'So that was why you decided to leave the Italian coast and try the coasts of France and Spain, sir?' Aitken asked.
'Yes. What advantage have we, Martin?'
He liked springing questions on his younger officers; it made sure they stayed awake, and, more important, kept them thinking ahead.
'Well, sir, the Calypso being French built and still using French-cut sails, it means we can keep close in with the coast and the Frogs think she's one of theirs.'
'And the disadvantage?'
Martin looked puzzled but Orsini asked permission to speak, and said: 'It isn't worth sinking these little tartanes and xebecs because that would reveal we are a sheep in wolfs - no, I mean wolf in a sheepskin.'
'Exactly', Ramage said, 'but as Mr Aitken will probably agree, although we have no choice, it's an appalling waste of the kind of orders we dream about.'
'Aye, in a day or so I'll be suggesting we sail into Toulon and attack the French fleet.'
Ramage nodded. 'In the meantime we might attack this semaphore station.'
Aitken, still holding the slate, slowly uncrossed his legs and said warily, knowing by now to be watchful of his captain when he was in a bantering mood: 'I've
been thinking about that, sir.'
'Go on', Ramage said, sensing the first lieutenant's embarrassment.
'Well, sir, doesn't the same thing apply?
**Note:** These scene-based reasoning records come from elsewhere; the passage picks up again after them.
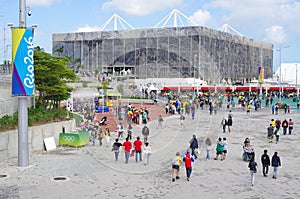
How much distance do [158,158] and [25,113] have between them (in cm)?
569

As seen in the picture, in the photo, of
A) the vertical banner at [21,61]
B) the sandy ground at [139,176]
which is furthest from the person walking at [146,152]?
the vertical banner at [21,61]

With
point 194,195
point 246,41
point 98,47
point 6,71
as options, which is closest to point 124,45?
point 98,47

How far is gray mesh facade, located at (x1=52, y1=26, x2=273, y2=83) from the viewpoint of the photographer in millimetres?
78000

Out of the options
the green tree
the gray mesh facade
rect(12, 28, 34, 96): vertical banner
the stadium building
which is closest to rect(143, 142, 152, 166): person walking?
rect(12, 28, 34, 96): vertical banner

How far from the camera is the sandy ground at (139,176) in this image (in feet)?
38.0

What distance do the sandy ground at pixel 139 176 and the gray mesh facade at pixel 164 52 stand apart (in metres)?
50.8

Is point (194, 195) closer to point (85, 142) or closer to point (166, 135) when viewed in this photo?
point (85, 142)

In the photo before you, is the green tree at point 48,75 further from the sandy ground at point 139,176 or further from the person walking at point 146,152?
the person walking at point 146,152

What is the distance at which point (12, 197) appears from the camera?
1099 centimetres

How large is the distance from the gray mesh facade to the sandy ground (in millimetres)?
50798

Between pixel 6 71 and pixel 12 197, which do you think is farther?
pixel 6 71

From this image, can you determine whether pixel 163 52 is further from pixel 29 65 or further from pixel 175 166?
pixel 175 166

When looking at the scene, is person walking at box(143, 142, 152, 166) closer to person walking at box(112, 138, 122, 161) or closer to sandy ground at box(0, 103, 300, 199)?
sandy ground at box(0, 103, 300, 199)

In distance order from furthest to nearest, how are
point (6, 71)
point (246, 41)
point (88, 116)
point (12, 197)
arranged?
point (246, 41)
point (6, 71)
point (88, 116)
point (12, 197)
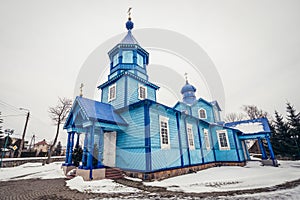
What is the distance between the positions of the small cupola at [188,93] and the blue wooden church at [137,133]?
704 centimetres

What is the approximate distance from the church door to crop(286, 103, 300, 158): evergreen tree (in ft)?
78.0

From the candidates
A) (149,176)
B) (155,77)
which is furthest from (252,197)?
(155,77)

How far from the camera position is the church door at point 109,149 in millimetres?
10359

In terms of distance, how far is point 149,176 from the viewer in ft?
27.0

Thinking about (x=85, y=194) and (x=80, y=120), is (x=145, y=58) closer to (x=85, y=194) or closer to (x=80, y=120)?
(x=80, y=120)

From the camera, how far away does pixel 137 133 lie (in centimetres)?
944

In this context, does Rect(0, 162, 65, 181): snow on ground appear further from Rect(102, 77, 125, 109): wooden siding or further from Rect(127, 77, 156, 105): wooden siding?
Rect(127, 77, 156, 105): wooden siding

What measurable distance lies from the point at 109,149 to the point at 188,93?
53.7 feet

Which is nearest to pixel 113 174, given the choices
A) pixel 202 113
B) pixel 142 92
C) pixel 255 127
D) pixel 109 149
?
pixel 109 149

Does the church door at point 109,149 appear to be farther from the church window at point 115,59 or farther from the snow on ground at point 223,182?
the church window at point 115,59

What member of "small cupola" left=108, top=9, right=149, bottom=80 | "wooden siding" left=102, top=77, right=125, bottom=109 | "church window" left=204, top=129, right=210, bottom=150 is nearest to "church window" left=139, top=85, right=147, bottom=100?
"small cupola" left=108, top=9, right=149, bottom=80

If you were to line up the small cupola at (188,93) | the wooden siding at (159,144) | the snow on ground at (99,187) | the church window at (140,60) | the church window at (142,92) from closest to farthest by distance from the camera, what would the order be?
the snow on ground at (99,187)
the wooden siding at (159,144)
the church window at (142,92)
the church window at (140,60)
the small cupola at (188,93)

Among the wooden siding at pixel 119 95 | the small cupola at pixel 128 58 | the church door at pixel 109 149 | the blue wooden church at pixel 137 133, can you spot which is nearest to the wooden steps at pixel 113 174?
the blue wooden church at pixel 137 133

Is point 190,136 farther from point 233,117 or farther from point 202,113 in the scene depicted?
point 233,117
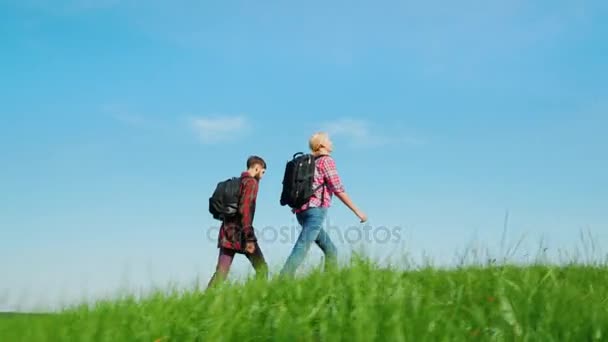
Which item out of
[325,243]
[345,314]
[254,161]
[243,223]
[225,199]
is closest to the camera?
[345,314]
I mean, we're leaving the small coasting vessels alone in the hope of finding better prizes, but knocking down a semaphore tower - well, it . . .'
'It raises the alarm without giving us a decent reward', Ramage finished the sentence for him.
'Yes, sir.'
'But, my dear Aitken, we need neither knock down the tower nor raise the alarm. Why, in half an hour we'll be out of sight from the tower, even if anyone is watching us, which I doubt.'
'Then how are -'
'Give me your slate', Ramage said, reaching up for a chart, which he unrolled and held flat with his stone weights. 'Now, gather round, all of you.'
He put his finger on a section of the coast. 'You see this large bay, a perfect half moon, sheltered from all winds between southeast and southwest by way of north. It deserves to be better known. Now, here inside the eastern end and a mile or so inland is the village of Foix. Out on the end of the point is the semaphore tower and the little barracks.
'Now, look at the western side of the bay. No villages until you get to Aspet, twelve miles round the coast but only eight as the crow flies across the water from the semaphore tower at Foix. And what do you notice about Aspet, Mr Martin?'
'It's almost at the end of the headland at the other end of the bay, sir.'
'And, Mr Orsini?'
'That's where the next semaphore tower will be, sir.'
'I hope so', Ramage said. 'We'll soon see. And once we sight the tower at Aspet, we'll alter course for Minorca.'
Martin was just about to exclaim 'Minorca!' when he noticed that Aitken was using the dividers to measure the distances from Aspet back to Foix. Quite what that had to do with Minorca, Martin could not understand, but he had the wit to realize that one could also phrase the question another way - what had Minorca to do with Aspet and Foix? Then he realized that the distant island was a likely destination for a French frigate; no coastal lookout would be at all surprised to see the Calypso bearing away in that direction.
Deciding that he would not speak unless in answer to a question - that was the safest way of not making a fool of himself - Martin watched the captain, who was now looking at the drawing on the slate which Aitken had put down on one side of the desk.
It was curious how His Lordship (Martin still worried about referring to him as the captain, which he was, or His Lordship, which he was also, even though everyone said he did not use his title) looked at the slate and then the chart, then at Rennick and then back to the chart, without moving his head. His face was deeply suntanned and lean, his cheekbones high and his nose hooked, but the eyes were what attracted attention: they were brown and deep set, almost hooded, so that as he stood looking down at the chart Martin was put in mind of a hawk he had once watched closely as it sat on a bough: it did not move its head but the eyes missed nothing.
Yet, Martin realized with a shock, the captain was only six years older than himself: until the birthday a couple of weeks ago he had assumed Mr Ramage was - well, approaching forty, and was startled to discover he was not yet thirty. He did not look forty, or even thirty; it was simply that to have crammed so much action into so few years meant that Captain Ramage was still alive only because of a series of miracles. The hair had just grown back on that tiny bare patch on his head where he had been wounded in the West Indies - taking a Dutch island, Curaçao wasn't it? - although the left arm obviously still gave him trouble: he sometimes held it awkwardly, as though the elbow was stiff with rheumatism.
He saw Ramage point to some soundings marked on the chart, and Aitken wrote them in on the slate. The bay in fact was quite shallow: six and seven fathoms in the centre, but a gradual shoaling up to the beach probably indicated that the sand went well out. The wind was northeast, so it would be calm enough in there.